GIVEN EXERCISE:
Which lines of the material below contain the string "instances"? List every one of them in full.

ENTRIES SHOWN:

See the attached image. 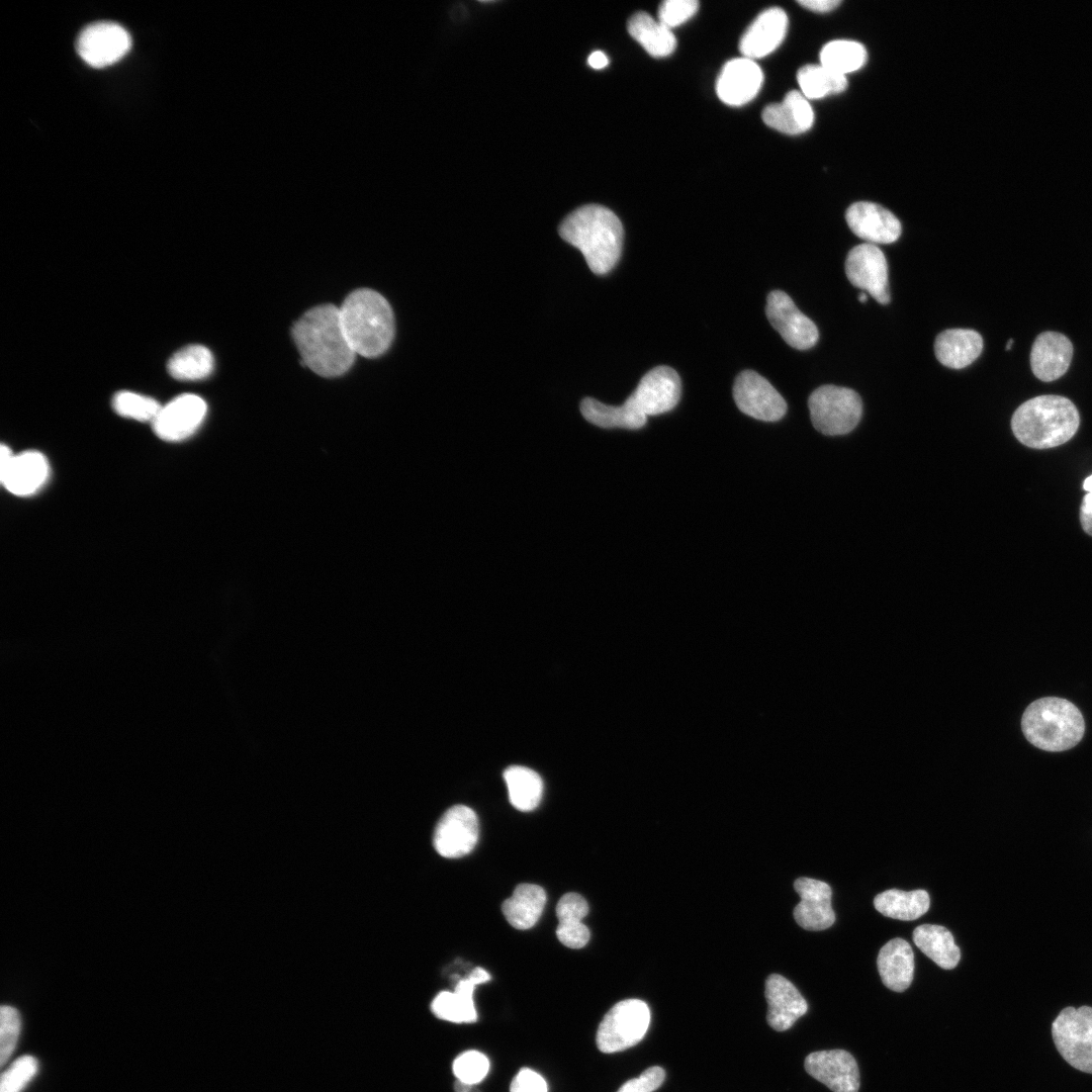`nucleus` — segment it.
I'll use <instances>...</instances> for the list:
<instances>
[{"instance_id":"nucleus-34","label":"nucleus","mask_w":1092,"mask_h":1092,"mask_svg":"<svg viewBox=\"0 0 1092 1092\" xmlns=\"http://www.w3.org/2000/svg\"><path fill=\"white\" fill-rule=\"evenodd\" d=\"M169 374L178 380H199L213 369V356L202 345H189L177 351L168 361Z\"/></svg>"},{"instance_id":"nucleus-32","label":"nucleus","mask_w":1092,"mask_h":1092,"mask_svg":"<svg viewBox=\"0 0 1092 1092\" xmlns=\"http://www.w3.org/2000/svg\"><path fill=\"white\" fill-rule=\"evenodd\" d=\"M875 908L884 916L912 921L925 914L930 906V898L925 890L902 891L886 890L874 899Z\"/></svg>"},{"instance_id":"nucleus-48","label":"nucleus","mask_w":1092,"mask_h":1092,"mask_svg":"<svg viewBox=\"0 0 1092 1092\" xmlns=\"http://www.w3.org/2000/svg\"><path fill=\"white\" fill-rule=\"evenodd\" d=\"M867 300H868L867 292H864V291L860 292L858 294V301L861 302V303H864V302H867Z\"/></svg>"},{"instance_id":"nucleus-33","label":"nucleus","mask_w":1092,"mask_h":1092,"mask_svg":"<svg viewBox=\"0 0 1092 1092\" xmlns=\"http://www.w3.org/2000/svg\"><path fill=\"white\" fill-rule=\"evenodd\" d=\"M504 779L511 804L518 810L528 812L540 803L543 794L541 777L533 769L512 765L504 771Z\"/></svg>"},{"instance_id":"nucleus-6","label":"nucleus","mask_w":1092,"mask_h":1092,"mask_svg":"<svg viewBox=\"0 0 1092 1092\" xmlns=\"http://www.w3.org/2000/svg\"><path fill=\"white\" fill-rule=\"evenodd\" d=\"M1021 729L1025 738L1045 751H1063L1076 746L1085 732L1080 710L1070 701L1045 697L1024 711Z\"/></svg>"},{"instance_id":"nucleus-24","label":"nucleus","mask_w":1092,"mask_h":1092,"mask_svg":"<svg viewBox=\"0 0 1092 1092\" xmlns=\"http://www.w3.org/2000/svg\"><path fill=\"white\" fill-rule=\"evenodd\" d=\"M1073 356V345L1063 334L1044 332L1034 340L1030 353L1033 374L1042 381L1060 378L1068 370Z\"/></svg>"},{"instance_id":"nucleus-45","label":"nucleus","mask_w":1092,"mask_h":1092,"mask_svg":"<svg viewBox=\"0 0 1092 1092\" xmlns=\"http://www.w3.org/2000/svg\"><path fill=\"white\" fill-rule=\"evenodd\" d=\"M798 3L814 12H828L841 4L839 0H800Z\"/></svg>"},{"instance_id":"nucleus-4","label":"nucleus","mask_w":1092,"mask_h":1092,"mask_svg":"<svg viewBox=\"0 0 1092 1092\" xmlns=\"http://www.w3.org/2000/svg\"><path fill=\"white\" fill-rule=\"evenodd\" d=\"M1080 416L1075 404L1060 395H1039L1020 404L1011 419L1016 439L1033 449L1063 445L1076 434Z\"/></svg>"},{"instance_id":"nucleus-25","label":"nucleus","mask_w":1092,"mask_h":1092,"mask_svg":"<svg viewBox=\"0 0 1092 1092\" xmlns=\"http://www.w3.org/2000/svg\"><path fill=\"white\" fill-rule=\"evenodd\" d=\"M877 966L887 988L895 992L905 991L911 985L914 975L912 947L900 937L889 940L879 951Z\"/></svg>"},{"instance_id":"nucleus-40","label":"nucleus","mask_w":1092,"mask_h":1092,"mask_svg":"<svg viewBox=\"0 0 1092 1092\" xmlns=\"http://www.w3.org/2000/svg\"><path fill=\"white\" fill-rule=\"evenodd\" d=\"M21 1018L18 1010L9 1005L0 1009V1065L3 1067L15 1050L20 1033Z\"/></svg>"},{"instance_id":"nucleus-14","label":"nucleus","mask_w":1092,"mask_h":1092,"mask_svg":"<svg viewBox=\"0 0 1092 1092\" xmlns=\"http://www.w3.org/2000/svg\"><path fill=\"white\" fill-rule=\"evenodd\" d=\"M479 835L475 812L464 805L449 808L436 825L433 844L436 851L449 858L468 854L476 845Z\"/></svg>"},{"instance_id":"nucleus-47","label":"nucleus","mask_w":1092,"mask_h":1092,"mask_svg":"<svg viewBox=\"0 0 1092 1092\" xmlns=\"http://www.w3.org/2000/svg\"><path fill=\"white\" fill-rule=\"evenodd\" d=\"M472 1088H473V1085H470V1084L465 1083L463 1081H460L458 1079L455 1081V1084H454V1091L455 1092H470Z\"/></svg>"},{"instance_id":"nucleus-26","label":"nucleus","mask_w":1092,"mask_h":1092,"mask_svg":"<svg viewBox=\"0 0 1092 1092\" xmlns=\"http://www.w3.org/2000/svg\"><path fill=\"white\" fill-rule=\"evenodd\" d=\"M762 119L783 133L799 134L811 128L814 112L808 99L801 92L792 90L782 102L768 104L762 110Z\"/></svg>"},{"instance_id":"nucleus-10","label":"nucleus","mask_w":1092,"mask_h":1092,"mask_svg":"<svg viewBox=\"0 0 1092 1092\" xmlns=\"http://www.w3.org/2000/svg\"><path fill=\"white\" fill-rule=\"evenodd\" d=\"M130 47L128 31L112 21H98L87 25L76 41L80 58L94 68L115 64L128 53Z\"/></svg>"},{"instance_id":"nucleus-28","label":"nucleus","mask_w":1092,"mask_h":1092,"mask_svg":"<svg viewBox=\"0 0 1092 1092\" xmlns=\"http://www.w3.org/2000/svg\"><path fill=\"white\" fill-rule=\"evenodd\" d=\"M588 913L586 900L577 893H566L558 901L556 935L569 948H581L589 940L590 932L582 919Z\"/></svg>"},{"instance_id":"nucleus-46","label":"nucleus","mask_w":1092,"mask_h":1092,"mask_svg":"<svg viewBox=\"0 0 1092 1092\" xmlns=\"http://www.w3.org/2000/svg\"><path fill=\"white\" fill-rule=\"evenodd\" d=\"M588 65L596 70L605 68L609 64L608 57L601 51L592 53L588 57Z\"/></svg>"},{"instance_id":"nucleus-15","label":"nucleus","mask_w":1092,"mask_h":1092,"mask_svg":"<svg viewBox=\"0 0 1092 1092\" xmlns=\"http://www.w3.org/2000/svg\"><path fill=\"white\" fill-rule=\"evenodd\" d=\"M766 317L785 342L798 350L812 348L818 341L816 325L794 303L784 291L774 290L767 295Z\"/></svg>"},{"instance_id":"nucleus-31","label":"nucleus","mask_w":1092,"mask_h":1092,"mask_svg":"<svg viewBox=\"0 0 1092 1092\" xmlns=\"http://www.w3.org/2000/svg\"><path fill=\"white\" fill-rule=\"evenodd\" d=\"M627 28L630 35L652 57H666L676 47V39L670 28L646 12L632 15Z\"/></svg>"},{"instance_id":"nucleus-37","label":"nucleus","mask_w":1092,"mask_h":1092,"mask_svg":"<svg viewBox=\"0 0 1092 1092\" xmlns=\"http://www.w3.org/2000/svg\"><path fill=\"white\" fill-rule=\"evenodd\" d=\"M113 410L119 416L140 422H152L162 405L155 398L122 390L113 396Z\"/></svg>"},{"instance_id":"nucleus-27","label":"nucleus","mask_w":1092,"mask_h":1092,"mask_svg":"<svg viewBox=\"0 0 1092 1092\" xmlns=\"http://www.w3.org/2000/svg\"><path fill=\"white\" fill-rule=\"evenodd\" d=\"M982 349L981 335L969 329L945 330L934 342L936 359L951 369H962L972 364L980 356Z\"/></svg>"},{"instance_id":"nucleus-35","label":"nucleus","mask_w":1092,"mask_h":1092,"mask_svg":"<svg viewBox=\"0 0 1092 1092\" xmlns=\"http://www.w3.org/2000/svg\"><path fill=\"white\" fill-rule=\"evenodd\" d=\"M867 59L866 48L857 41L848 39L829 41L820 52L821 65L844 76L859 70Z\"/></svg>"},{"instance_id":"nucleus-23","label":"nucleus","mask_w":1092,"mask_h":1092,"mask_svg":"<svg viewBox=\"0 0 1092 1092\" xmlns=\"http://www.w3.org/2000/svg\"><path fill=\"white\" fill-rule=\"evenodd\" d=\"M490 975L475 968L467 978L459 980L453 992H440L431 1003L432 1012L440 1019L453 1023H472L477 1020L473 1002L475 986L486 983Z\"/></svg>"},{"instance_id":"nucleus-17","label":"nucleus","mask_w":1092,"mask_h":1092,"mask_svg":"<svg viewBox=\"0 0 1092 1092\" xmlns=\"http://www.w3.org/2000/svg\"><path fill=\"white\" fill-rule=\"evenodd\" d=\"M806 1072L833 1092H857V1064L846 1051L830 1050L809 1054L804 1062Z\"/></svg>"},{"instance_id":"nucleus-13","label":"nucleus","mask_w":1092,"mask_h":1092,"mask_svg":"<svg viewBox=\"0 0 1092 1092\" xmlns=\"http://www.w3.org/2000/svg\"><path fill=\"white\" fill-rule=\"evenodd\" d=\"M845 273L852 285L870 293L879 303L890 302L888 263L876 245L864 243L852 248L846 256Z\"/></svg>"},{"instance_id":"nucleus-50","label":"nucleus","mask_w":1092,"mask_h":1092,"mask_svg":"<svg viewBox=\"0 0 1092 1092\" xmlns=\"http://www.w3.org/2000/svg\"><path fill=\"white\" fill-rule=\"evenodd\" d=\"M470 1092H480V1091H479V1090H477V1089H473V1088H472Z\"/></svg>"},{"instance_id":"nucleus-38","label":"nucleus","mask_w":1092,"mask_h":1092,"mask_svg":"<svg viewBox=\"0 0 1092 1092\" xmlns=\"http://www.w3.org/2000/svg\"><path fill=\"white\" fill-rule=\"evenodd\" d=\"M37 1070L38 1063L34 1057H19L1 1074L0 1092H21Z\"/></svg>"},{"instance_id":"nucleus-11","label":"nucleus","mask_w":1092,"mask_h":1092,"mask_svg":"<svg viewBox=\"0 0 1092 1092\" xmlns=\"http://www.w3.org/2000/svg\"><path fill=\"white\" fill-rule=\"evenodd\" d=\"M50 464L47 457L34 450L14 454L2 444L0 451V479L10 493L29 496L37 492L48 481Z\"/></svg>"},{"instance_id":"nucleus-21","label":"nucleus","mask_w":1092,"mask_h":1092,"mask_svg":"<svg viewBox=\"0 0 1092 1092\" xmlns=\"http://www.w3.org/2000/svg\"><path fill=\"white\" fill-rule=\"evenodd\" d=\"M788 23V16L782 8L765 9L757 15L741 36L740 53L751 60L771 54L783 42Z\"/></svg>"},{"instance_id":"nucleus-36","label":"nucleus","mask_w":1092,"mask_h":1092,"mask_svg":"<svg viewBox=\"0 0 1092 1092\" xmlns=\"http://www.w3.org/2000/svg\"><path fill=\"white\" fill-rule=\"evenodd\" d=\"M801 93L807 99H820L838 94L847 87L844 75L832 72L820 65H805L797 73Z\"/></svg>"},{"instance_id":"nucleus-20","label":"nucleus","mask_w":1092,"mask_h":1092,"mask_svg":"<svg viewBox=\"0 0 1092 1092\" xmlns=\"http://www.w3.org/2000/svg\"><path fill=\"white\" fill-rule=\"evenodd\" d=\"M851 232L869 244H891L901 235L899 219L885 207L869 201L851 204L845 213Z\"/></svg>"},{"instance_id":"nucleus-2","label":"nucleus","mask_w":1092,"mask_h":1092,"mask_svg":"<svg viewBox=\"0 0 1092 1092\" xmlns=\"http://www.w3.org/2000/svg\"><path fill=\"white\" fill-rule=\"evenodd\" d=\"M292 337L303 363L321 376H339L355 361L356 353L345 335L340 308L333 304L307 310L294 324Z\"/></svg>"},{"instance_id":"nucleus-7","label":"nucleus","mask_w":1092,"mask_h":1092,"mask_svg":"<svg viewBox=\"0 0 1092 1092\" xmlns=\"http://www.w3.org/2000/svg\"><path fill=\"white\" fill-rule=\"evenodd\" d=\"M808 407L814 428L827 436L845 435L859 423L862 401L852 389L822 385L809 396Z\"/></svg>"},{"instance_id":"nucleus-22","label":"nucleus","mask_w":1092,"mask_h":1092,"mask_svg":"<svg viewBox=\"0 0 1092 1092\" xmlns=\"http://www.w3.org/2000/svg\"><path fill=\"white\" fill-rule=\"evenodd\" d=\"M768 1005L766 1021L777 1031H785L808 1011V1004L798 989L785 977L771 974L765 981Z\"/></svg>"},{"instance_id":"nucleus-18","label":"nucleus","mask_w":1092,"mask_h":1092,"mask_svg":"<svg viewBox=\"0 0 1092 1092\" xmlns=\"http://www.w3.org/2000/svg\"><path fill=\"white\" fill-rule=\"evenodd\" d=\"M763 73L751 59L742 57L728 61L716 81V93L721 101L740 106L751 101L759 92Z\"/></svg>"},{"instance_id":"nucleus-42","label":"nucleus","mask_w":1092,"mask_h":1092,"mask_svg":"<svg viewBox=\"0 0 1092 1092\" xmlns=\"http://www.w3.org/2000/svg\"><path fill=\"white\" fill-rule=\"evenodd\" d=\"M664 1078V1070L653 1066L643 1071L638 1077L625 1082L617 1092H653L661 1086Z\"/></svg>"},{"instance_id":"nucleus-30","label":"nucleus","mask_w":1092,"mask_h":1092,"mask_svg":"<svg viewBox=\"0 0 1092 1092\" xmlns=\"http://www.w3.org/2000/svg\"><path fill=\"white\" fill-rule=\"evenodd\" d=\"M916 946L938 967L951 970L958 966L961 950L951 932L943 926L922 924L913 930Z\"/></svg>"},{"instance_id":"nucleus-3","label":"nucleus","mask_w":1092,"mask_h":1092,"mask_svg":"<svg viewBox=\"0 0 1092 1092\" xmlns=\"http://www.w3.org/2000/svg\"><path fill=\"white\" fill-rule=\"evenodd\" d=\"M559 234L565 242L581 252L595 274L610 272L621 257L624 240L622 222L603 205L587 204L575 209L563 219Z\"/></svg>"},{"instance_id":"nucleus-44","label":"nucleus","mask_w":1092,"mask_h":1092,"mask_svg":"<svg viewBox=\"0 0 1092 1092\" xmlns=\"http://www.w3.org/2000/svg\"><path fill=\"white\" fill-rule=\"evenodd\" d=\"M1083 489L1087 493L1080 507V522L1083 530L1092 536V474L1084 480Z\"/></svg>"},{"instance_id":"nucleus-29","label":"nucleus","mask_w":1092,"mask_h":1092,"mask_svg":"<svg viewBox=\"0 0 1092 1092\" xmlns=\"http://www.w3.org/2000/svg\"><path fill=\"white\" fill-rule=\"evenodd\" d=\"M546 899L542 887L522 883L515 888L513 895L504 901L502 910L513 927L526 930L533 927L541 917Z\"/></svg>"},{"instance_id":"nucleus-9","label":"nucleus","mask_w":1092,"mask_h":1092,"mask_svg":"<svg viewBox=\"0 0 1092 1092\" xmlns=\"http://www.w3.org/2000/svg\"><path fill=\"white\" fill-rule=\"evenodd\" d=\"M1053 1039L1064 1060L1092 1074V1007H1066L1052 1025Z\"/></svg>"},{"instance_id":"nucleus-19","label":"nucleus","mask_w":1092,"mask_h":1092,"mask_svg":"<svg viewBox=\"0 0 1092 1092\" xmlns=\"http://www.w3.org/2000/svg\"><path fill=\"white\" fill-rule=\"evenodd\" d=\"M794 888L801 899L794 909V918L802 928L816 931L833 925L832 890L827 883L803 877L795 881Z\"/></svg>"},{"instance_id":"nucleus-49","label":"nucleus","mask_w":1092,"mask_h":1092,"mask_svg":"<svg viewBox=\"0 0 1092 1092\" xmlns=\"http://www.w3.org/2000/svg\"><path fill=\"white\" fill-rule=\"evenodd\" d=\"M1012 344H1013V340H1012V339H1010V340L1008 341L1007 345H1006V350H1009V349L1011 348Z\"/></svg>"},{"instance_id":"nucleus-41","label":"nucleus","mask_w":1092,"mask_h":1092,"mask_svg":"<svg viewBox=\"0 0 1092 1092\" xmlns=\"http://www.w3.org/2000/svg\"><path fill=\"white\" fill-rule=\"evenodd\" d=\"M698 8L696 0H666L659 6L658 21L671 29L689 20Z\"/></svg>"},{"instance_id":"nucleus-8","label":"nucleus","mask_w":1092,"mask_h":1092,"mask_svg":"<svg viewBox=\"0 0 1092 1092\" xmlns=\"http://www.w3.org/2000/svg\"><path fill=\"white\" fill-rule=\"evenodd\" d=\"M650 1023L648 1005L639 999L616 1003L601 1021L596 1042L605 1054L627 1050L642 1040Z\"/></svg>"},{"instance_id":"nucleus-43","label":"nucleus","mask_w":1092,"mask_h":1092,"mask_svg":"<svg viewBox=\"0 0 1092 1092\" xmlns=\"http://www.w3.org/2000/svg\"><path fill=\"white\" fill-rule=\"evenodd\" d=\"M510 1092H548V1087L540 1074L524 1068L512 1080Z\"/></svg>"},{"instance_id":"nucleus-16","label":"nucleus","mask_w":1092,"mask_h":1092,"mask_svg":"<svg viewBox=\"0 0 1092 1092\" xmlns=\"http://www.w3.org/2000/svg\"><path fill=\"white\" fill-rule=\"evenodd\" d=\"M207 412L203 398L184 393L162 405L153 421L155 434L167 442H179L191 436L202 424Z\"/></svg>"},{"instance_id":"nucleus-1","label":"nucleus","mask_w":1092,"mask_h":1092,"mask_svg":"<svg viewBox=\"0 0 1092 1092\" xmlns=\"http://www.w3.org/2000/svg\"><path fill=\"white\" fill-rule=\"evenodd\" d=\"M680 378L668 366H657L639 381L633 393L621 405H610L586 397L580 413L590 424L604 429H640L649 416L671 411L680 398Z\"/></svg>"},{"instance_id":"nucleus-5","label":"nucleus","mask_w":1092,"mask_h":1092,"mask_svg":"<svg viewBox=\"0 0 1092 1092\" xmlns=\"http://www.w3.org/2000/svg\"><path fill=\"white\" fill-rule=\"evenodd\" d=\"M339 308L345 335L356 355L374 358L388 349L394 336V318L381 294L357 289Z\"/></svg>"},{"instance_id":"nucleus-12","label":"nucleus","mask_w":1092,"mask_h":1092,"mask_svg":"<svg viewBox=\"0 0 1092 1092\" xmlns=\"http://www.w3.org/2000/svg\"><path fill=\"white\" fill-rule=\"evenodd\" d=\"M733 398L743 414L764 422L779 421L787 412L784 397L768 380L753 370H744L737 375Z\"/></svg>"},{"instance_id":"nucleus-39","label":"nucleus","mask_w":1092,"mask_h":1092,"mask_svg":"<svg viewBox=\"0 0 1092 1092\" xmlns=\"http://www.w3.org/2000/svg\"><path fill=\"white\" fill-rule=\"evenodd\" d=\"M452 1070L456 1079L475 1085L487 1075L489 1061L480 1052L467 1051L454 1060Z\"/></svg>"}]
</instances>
---
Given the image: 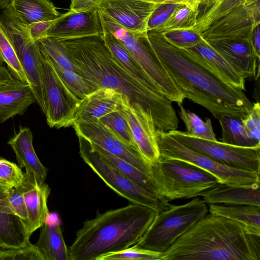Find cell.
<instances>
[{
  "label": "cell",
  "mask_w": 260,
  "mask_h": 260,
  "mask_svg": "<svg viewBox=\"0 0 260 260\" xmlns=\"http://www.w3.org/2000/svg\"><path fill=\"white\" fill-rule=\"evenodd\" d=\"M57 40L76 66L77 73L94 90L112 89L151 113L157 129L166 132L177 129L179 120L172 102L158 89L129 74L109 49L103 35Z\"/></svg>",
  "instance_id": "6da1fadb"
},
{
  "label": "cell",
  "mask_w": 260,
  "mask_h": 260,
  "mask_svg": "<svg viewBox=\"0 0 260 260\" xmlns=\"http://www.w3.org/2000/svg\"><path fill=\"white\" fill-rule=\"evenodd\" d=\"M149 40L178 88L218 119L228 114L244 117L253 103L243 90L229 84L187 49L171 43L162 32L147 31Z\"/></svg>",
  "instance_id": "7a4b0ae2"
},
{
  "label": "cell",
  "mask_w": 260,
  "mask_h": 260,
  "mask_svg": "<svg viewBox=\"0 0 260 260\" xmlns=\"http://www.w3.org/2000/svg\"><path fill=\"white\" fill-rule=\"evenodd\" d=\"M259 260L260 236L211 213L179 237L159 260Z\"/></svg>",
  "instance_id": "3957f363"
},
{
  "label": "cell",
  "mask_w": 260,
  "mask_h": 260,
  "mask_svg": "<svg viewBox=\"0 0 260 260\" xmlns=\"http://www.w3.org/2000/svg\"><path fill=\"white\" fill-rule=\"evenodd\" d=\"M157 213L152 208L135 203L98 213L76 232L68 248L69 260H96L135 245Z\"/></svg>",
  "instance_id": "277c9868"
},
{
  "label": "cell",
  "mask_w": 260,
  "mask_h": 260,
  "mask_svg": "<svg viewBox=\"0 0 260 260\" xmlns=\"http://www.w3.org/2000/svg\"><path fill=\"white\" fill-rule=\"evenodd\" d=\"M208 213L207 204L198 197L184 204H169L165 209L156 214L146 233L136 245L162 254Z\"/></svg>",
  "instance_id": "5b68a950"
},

RESULT:
I'll use <instances>...</instances> for the list:
<instances>
</instances>
<instances>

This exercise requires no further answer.